- **Supplied text**
+ + + + +

As I say, I am a sucker for being told that I ought to get up to date and be all electronic and e-government. However in this case, whatever is done, the voucher is the most efficient way of dealing with the issues.

Lord Naseby: My Lords, it is very difficult to respond to a Minister who, for one reason or another, does not want to do online banking. He has probably never done it; I may be wrong, but I do not think he has or that he really wants to. That is the problem, as young people want to do online banking. I suspect that the Minister has grandchildren. If he does, he will know that households with small kids crying are pretty bedlam-like. The papers get removed here, there and everywhere, and although the beautiful voucher—a cheque in lieu—arrives, it gets lost. There is no hiding the fact that it gets lost.

However, returning to my key point—the 50 per cent example that I gave—the law requires at the moment that if someone makes a purchase in response to the Children's Mutual web site, that person can make an application but we have to send back to them a form to sign. The problem is that half of the people who are sent the form forget to fill it in. Most people then do so, after we send them a reminder. But, of course, that is a double transaction. That is what will happen with the vouchers. There will be a significant number of young couples who, for one reason or another, do not return the wretched voucher. We and every other provider will have to contact and remind them—and some people will then send in the voucher. All of that adds to the cost and aggravation for a young couple who have so many other pressures at home.

+ + + + +

- **Short task 1**
In the debate passage, what share of the people sent the form forget to fill it in?
- **Short task 2**
From the debate passage, copy word for word the part that begins with the words containing "Lord Naseby: My" and ends with "that it gets lost.".

- **Dataset excerpts**
+ + + + +

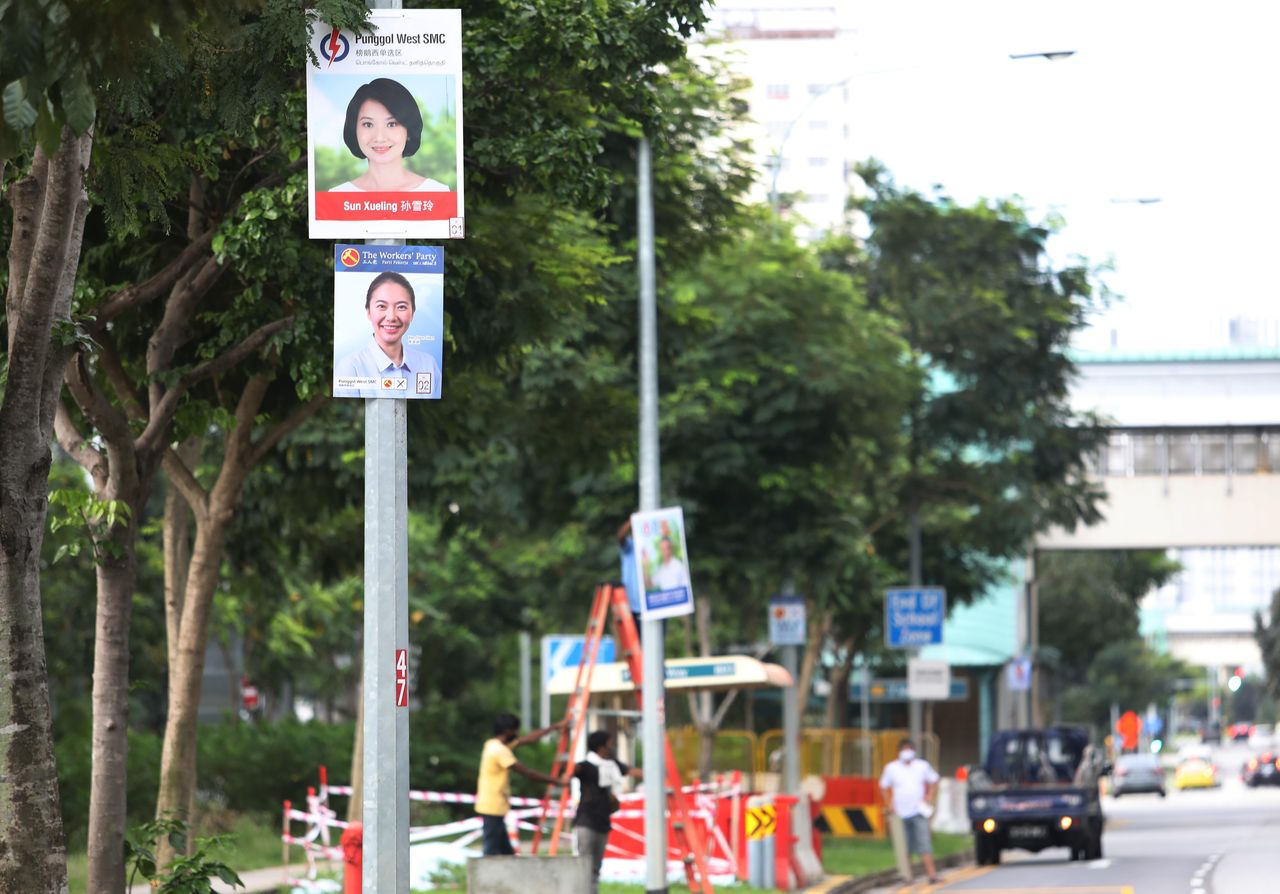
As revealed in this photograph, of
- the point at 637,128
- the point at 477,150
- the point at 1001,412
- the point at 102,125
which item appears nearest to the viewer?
the point at 102,125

+ + + + +

- **Reply 1**
Half of them.

- **Reply 2**
Lord Naseby: My Lords, it is very difficult to respond to a Minister who, for one reason or another, does not want to do online banking. He has probably never done it; I may be wrong, but I do not think he has or that he really wants to. That is the problem, as young people want to do online banking. I suspect that the Minister has grandchildren. If he does, he will know that households with small kids crying are pretty bedlam-like. The papers get removed here, there and everywhere, and although the beautiful voucher—a cheque in lieu—arrives, it gets lost. There is no hiding the fact that it gets lost.